Over the summer, a joint investigation by WebMD and Georgia Health News uncovered a 2018 report by the Environmental Protection Agency called the National Air Toxics Assessment. It used 2014 data and new calculations to identify 109 areas in the U.S. which showed potentially elevated cancer risk. Most of the risk was driven by ethylene oxide.

RELATED: 'It would be a pretty darn big hole in the ground': Hidden danger surrounds Georgia plants

In metro Atlanta, that included two near the Sterigenics sterilizing plants in Atlanta and one near the Becton Dickinson (BD) plant in Covington.

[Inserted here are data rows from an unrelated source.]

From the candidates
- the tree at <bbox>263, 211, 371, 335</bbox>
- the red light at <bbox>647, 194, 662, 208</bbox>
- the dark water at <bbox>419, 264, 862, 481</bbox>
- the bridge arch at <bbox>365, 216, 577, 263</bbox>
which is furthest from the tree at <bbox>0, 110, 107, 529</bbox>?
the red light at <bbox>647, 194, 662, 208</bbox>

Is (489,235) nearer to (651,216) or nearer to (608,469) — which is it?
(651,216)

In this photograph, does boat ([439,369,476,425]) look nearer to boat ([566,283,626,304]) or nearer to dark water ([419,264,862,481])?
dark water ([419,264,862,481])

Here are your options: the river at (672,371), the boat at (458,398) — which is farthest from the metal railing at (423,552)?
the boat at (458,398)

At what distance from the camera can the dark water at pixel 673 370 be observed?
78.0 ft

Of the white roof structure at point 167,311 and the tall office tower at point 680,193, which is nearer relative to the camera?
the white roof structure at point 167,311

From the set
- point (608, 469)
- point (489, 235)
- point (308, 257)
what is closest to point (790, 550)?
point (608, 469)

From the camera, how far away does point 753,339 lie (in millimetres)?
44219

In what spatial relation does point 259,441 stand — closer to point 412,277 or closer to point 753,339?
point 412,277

Brenda Goodman and Andy Miller wrote the story. “Until we asked the questions, until we did our reporting and writing, it wasn’t publicly known,” said Miller, an investigative reporter with Georgia Health News.

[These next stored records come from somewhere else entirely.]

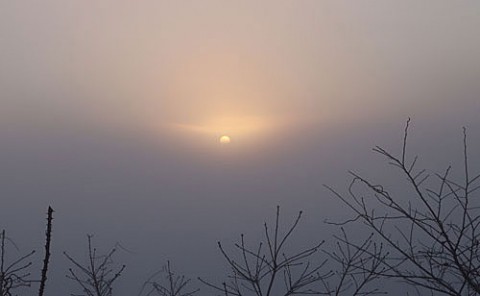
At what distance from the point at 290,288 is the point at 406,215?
2570 mm

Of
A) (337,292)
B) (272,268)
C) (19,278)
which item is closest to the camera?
(19,278)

“As one of our experts said, ‘It’s like they were setting a little time bomb because this new risk value was out there,’” said Goodman. “The last time they ran this NATA report, census tracks across the country lit up as having an elevated cancer risk.”

Fighting for Survival 

Since the cancer link became public, many wondered if their cancer diagnoses were because they live close to one of these plants. 

Shawn Barutio lives about ten miles from the BD plant and just had the fight of her life. 

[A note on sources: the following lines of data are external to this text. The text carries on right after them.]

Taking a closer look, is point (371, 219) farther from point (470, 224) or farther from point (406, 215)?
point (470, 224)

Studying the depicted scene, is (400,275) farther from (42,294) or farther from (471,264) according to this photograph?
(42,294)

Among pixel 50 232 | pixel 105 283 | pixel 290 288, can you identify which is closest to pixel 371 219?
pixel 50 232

In 2016, the Walton County grandmother received heartbreaking news from the doctor. 

"They came back very quickly after CT scans and said, 'I’m so sorry.' And I said, 'What do you mean you’re so sorry?' and she said, 'You have cancer'," Barutio recalled. 

A genetic test showed Barutio had no predisposition to ovarian cancer, which means environmental exposure may be to blame. 

After three years and four different surgeries, she is now in remission. 

In the hunt to figure out what caused the cancer, Barutio read the NATA report which highlighted her area as one of those at risk for ethylene oxide exposure. 

“I read that and I was furious. One of the things that bothered me was, why did the EPA have this information and didn’t share it with the public,” said Barutio.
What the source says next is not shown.